What is needed: Show every line in the records that contains the word "bottom", copying each line in full. Case counts.

Data items
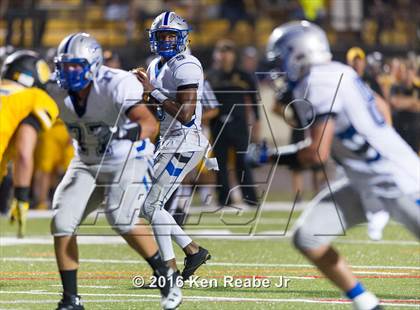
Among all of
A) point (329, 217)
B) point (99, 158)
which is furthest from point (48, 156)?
point (329, 217)

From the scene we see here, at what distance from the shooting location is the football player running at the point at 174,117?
8.27 metres

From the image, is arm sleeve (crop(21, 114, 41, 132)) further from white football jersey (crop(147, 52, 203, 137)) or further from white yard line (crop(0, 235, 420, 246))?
white football jersey (crop(147, 52, 203, 137))

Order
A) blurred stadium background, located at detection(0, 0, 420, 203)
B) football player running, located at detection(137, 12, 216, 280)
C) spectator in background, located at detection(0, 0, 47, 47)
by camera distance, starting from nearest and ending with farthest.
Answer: football player running, located at detection(137, 12, 216, 280), spectator in background, located at detection(0, 0, 47, 47), blurred stadium background, located at detection(0, 0, 420, 203)

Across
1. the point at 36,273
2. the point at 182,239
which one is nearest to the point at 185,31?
the point at 182,239

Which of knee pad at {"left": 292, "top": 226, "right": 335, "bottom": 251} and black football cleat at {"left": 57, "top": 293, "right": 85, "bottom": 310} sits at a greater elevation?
knee pad at {"left": 292, "top": 226, "right": 335, "bottom": 251}

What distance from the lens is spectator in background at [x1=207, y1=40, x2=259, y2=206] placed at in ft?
50.5

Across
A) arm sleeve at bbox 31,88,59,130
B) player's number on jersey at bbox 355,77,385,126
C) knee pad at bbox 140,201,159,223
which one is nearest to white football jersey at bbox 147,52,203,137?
knee pad at bbox 140,201,159,223

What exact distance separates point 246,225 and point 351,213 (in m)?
7.11

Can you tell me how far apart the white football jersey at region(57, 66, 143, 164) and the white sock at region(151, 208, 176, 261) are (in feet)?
3.51

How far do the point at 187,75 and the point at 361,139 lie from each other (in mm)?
2444

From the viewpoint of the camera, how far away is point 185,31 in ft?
28.7

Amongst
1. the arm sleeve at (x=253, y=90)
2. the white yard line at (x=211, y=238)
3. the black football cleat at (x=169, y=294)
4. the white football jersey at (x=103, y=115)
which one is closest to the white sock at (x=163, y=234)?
the black football cleat at (x=169, y=294)

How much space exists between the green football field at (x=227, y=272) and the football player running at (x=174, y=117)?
48cm

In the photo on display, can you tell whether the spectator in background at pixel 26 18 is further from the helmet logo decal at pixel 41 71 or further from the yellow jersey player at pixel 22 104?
the helmet logo decal at pixel 41 71
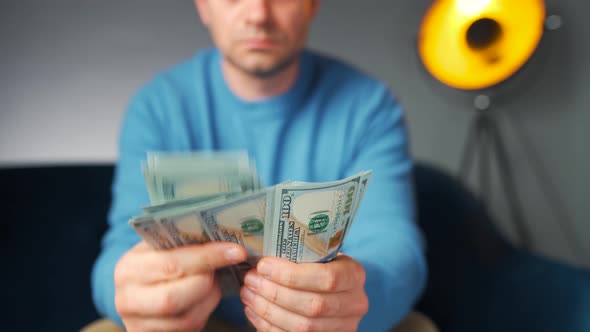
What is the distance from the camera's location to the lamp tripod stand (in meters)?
1.61

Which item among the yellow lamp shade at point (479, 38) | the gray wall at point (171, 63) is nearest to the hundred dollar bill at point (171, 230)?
the yellow lamp shade at point (479, 38)

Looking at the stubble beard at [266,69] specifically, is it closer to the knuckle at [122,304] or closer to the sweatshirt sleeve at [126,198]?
the sweatshirt sleeve at [126,198]

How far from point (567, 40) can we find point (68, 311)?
1.70 meters

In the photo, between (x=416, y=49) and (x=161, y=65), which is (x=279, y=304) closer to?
(x=416, y=49)

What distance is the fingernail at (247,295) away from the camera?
0.59 metres

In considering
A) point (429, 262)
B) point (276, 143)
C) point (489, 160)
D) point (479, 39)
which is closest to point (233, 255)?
point (276, 143)

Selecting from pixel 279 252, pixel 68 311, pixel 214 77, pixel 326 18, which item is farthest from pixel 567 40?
pixel 68 311

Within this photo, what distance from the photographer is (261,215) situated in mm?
548

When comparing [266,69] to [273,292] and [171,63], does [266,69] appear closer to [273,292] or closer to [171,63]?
[273,292]

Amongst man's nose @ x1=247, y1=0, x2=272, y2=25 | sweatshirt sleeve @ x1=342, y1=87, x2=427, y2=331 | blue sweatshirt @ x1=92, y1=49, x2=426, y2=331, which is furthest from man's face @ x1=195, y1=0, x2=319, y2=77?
sweatshirt sleeve @ x1=342, y1=87, x2=427, y2=331

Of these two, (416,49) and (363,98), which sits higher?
(416,49)

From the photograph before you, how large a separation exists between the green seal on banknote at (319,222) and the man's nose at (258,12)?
1.84 feet

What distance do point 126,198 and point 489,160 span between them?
1266 mm

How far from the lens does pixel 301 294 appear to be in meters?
0.56
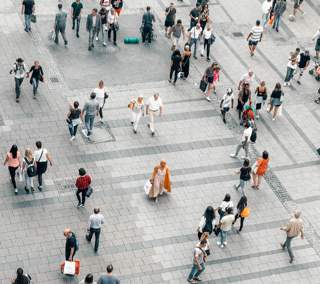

The result:
Which of knee pad at {"left": 292, "top": 226, "right": 335, "bottom": 251} and black football cleat at {"left": 57, "top": 293, "right": 85, "bottom": 310} sits at a greater elevation?
knee pad at {"left": 292, "top": 226, "right": 335, "bottom": 251}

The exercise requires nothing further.